Department of Neurology, Columbia University College of Physicians and Surgeons, 630 West 168th Street, New York, NY 10032, USA.
J Clin Neurosci. 2010 Jan;17(1):22-5. doi: 10.1016/j.jocn.2009.09.003. Epub 2009 Dec 8.

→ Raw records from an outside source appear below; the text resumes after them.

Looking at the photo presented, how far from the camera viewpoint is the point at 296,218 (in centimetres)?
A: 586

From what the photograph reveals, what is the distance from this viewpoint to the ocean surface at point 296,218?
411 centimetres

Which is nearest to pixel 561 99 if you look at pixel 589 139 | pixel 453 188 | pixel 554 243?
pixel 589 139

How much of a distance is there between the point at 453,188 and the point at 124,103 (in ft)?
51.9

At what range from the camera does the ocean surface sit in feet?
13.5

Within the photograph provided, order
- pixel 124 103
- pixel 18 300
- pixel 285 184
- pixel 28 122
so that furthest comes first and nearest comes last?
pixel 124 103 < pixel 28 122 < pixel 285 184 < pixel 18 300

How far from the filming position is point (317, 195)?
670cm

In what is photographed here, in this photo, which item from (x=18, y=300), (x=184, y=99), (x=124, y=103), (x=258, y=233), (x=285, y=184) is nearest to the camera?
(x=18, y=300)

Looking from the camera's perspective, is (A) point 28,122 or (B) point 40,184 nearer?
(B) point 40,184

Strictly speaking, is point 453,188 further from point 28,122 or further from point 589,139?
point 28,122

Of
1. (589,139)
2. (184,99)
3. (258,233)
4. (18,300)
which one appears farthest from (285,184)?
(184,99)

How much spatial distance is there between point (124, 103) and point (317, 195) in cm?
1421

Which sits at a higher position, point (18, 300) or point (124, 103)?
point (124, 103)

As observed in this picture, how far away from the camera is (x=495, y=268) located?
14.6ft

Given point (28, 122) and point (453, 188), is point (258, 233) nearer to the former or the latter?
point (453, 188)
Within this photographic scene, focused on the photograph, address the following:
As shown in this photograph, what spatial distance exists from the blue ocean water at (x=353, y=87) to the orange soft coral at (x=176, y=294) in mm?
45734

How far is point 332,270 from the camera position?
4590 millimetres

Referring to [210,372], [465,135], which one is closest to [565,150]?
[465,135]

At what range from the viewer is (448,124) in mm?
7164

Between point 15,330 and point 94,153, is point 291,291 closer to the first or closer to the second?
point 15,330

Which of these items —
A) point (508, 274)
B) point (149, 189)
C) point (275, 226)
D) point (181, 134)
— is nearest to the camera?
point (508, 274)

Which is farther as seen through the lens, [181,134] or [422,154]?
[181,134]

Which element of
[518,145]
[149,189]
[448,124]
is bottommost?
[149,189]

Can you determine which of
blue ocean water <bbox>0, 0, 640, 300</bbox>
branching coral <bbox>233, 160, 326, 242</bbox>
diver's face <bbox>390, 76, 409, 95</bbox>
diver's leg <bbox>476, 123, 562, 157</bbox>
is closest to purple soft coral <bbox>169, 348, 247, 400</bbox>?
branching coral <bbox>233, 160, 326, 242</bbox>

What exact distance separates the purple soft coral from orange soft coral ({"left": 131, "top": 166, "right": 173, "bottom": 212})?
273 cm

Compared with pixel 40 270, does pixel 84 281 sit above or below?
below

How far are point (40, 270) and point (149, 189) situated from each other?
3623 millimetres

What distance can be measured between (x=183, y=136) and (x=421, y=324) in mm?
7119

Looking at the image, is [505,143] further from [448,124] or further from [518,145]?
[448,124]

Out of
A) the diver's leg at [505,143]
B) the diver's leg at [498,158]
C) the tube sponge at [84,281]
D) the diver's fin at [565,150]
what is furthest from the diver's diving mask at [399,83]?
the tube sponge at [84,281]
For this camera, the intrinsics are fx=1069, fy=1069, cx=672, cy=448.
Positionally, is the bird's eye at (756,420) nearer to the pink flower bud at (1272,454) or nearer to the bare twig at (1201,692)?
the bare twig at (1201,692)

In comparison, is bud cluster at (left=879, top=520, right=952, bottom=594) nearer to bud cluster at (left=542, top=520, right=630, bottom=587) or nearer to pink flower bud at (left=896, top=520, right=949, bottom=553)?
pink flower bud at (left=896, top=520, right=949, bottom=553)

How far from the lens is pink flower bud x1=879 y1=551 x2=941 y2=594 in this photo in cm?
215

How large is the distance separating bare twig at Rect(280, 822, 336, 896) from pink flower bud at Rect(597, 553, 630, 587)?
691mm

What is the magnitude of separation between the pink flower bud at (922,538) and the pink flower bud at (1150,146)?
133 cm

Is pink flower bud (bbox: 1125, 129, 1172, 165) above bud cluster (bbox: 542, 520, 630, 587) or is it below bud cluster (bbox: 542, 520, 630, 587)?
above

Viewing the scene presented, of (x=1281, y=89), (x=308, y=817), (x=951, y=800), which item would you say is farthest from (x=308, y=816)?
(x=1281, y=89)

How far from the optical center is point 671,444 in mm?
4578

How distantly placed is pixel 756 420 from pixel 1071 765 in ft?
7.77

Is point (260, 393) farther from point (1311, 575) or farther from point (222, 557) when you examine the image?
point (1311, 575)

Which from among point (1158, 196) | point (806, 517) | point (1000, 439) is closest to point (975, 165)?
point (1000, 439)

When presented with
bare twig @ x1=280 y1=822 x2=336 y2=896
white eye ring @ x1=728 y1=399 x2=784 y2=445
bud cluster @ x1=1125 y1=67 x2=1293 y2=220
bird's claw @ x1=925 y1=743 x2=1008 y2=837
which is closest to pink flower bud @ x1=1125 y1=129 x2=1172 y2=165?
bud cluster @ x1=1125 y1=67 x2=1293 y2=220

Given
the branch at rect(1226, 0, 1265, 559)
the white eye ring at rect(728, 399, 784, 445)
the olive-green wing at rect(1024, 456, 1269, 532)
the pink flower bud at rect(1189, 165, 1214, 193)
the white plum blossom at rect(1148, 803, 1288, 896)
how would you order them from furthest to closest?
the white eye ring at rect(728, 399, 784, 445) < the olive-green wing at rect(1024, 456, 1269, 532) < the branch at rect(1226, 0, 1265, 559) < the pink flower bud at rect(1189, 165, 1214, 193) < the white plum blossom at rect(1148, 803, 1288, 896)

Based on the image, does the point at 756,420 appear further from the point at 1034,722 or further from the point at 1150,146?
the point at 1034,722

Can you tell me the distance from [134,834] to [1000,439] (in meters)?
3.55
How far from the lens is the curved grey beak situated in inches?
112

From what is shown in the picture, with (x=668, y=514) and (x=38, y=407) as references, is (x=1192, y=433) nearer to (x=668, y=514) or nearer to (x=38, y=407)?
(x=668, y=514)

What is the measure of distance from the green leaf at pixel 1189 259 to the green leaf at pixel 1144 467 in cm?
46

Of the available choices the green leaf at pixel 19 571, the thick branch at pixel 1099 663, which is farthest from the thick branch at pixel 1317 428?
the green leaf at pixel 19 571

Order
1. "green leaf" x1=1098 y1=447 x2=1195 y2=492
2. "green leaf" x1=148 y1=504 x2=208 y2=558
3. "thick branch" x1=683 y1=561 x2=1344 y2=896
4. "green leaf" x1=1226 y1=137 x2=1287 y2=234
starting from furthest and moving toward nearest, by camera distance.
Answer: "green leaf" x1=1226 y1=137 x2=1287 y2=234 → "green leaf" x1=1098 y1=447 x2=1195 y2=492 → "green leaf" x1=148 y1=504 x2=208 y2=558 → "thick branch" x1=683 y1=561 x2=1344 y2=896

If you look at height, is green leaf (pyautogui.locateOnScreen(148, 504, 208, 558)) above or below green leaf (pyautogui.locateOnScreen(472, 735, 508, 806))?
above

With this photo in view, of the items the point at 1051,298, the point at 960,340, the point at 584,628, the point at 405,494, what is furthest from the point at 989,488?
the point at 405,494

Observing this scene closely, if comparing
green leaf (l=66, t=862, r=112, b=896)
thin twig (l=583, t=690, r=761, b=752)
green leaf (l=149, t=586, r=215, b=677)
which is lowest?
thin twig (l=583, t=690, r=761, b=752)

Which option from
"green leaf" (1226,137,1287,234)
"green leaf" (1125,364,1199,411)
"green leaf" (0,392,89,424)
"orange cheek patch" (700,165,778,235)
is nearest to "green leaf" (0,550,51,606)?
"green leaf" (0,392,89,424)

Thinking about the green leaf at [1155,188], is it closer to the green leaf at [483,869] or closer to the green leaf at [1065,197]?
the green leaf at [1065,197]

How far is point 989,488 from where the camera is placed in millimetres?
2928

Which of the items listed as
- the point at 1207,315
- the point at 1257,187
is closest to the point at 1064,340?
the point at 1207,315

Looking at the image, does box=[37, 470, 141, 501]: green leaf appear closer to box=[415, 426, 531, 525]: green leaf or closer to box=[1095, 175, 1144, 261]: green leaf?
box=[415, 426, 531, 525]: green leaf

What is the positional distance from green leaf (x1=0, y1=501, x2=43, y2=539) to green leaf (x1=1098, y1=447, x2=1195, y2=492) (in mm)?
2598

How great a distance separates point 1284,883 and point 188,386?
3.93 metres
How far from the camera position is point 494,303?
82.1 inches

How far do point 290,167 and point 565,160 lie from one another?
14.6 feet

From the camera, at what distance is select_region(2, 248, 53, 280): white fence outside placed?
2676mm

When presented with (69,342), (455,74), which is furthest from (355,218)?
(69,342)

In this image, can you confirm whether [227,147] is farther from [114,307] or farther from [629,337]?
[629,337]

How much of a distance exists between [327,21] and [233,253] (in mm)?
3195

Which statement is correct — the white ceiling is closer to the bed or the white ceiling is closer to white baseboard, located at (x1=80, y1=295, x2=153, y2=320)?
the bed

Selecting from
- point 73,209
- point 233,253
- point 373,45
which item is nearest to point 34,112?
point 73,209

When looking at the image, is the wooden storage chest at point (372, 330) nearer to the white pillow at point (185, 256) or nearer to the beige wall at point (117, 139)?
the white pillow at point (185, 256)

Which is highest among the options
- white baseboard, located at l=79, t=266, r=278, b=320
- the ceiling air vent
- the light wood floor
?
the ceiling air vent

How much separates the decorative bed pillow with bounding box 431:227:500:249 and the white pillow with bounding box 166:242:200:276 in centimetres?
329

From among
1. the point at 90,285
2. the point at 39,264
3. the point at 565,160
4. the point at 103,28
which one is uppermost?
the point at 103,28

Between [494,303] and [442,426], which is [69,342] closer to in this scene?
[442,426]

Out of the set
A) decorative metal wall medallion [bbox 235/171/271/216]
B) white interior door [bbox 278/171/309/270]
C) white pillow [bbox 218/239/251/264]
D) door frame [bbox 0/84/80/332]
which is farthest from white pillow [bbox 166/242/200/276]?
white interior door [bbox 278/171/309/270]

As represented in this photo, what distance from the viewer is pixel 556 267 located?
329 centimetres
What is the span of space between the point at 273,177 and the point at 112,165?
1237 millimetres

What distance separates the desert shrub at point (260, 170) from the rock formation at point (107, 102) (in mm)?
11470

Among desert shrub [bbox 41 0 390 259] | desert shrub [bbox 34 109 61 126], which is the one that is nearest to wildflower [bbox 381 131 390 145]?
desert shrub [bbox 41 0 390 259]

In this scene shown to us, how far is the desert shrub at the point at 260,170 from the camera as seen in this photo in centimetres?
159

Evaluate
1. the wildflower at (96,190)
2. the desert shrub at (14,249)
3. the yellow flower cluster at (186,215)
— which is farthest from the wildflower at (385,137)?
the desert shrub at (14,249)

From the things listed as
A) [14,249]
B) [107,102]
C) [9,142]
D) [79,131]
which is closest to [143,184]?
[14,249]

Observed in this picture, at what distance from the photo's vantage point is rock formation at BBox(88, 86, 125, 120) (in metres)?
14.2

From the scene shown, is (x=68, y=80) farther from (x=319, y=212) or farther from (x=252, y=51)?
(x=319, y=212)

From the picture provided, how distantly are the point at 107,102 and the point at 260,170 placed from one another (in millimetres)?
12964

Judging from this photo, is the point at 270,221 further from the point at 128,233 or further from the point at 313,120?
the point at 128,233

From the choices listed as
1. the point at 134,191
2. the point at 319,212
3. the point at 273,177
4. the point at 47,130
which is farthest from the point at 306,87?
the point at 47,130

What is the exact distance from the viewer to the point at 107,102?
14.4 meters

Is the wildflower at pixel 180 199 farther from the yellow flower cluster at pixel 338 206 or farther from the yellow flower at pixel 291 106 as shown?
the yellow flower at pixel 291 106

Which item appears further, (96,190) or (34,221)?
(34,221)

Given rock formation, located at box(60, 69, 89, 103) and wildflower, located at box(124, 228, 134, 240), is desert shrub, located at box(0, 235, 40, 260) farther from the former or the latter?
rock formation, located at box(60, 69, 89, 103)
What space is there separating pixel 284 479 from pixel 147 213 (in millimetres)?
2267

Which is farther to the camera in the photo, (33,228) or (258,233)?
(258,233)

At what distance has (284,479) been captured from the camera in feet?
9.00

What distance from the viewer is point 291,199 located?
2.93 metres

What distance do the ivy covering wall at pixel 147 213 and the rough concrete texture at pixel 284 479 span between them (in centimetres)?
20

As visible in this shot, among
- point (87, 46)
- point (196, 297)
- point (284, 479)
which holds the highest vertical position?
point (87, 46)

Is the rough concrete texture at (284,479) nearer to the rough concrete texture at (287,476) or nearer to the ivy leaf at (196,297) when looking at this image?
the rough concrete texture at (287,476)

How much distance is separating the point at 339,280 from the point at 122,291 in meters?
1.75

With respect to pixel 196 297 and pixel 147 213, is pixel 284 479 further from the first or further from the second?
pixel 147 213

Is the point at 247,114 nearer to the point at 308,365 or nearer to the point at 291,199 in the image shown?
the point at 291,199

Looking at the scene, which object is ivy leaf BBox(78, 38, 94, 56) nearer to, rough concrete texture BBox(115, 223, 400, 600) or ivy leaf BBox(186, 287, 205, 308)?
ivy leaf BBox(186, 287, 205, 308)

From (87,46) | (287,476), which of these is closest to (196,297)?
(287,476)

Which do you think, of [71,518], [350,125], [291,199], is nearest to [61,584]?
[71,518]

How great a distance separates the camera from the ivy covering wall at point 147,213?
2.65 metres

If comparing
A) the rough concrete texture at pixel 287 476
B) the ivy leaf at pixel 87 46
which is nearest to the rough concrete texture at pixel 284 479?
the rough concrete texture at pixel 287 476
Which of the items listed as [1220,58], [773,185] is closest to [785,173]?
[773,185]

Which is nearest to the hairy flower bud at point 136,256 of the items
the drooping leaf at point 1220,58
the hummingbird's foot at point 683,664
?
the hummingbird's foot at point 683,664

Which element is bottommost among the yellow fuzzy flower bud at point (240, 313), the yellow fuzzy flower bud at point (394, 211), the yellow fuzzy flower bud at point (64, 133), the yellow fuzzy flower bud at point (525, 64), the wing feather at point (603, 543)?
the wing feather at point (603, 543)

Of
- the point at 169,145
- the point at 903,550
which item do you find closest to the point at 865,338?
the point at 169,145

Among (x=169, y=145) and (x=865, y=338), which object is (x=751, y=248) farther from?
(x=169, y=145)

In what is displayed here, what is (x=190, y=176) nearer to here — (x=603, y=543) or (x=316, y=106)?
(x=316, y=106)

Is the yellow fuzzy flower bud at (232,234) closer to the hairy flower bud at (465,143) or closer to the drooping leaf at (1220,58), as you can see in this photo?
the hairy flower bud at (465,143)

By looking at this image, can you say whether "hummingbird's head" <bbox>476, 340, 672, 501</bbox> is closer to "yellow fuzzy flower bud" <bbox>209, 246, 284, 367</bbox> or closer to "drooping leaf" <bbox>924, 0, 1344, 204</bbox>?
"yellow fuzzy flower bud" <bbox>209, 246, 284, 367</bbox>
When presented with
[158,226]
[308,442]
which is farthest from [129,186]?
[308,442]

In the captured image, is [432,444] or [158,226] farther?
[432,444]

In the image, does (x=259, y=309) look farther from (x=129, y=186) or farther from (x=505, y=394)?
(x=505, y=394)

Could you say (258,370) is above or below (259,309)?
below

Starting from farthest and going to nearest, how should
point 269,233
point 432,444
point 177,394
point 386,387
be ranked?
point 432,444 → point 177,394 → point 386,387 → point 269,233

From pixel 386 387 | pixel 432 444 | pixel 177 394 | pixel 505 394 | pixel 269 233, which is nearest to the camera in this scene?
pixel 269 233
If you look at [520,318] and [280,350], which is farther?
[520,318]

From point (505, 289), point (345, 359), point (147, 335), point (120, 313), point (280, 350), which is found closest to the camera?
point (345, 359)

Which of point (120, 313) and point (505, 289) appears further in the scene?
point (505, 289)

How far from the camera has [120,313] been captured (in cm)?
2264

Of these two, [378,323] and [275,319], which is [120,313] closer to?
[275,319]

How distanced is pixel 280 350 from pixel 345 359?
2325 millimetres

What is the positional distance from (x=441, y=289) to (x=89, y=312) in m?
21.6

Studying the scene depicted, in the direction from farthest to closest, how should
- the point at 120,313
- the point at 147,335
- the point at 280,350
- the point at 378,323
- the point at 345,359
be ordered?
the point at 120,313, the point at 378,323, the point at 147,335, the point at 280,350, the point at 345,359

Poor admission clinical grade is the most important determinant of outcome after aneurysmal subarachnoid hemorrhage (aSAH); however, little attention has been focused on independent predictors of poor admission clinical grade. We hypothesized that the cerebral inflammatory response initiated at the time of aneurysm rupture contributes to ultra-early brain injury and poor admission clinical grade. We sought to identify factors known to contribute to cerebral inflammation as well as markers of cerebral dysfunction that were associated with poor admission clinical grade. Between 1997 and 2008, 850 consecutive SAH patients were enrolled in our prospective database. Demographic data, physiological parameters, and location and volume of blood were recorded. After univariate analysis, significant variables were entered into a logistic regression model to identify significant associations with poor admission clinical grade (Hunt-Hess grade 4-5). Independent predictors of poor admission grade included a SAH sum score >15/30 (odds ratio [OR] 2.3, 95% confidence interval [CI] 1.5-3.6), an intraventricular hemorrhage sum score >1/12 (OR 3.1, 95% CI 2.1-4.8), aneurysm size >10mm (OR 1.7, 95% CI 1.1-2.6), body temperature 38.3 degrees C (OR 2.5, 95% CI 1.1-5.4), and hyperglycemia >200mg/dL (OR 2.7, 95% CI 1.6-4.5). In a large, consecutive series of prospectively enrolled patients with SAH, the inflammatory response at the time of aneurysm rupture, as reflected by the volume and location of the hemoglobin burden, hyperthermia, and perturbed glucose metabolism, independently predicts poor admission Hunt-Hess grade. Strategies for mitigating the inflammatory response to aneurysmal rupture in the hyper-acute setting may improve the admission clinical grade, which may in turn improve outcomes.
较差的入院临床分级是蛛网膜下腔出血(aSAH)患者预后的最重要决定因素;然而,人们对独立预测较差入院临床分级的因素关注甚少。我们假设,在动脉瘤破裂时引发的脑炎症反应导致超早期脑损伤和较差的入院临床分级。我们试图确定已知会导致脑炎症的因素,以及与较差入院临床分级相关的脑功能障碍标志物。1997 年至 2008 年间,我们前瞻性数据库共纳入了 850 例连续的蛛网膜下腔出血患者。记录了人口统计学数据、生理参数以及血液的位置和量。在单变量分析后,将显著变量输入逻辑回归模型,以确定与较差入院临床分级(Hunt-Hess 分级 4-5)显著相关的因素。较差入院分级的独立预测因素包括 aSAH 总分>15/30(优势比[OR]2.3,95%置信区间[CI]1.5-3.6)、脑室内出血总分>1/12(OR 3.1,95%CI 2.1-4.8)、动脉瘤大小>10mm(OR 1.7,95%CI 1.1-2.6)、体温 38.3°C(OR 2.5,95%CI 1.1-5.4)和高血糖>200mg/dL(OR 2.7,95%CI 1.6-4.5)。在一项大型、连续的前瞻性蛛网膜下腔出血患者系列研究中,动脉瘤破裂时的炎症反应,反映在血红蛋白负担的量和位置、发热和代谢紊乱的葡萄糖,独立预测较差的入院 Hunt-Hess 分级。在超急性期减轻对动脉瘤破裂的炎症反应的策略可能会改善入院临床分级,从而可能改善预后。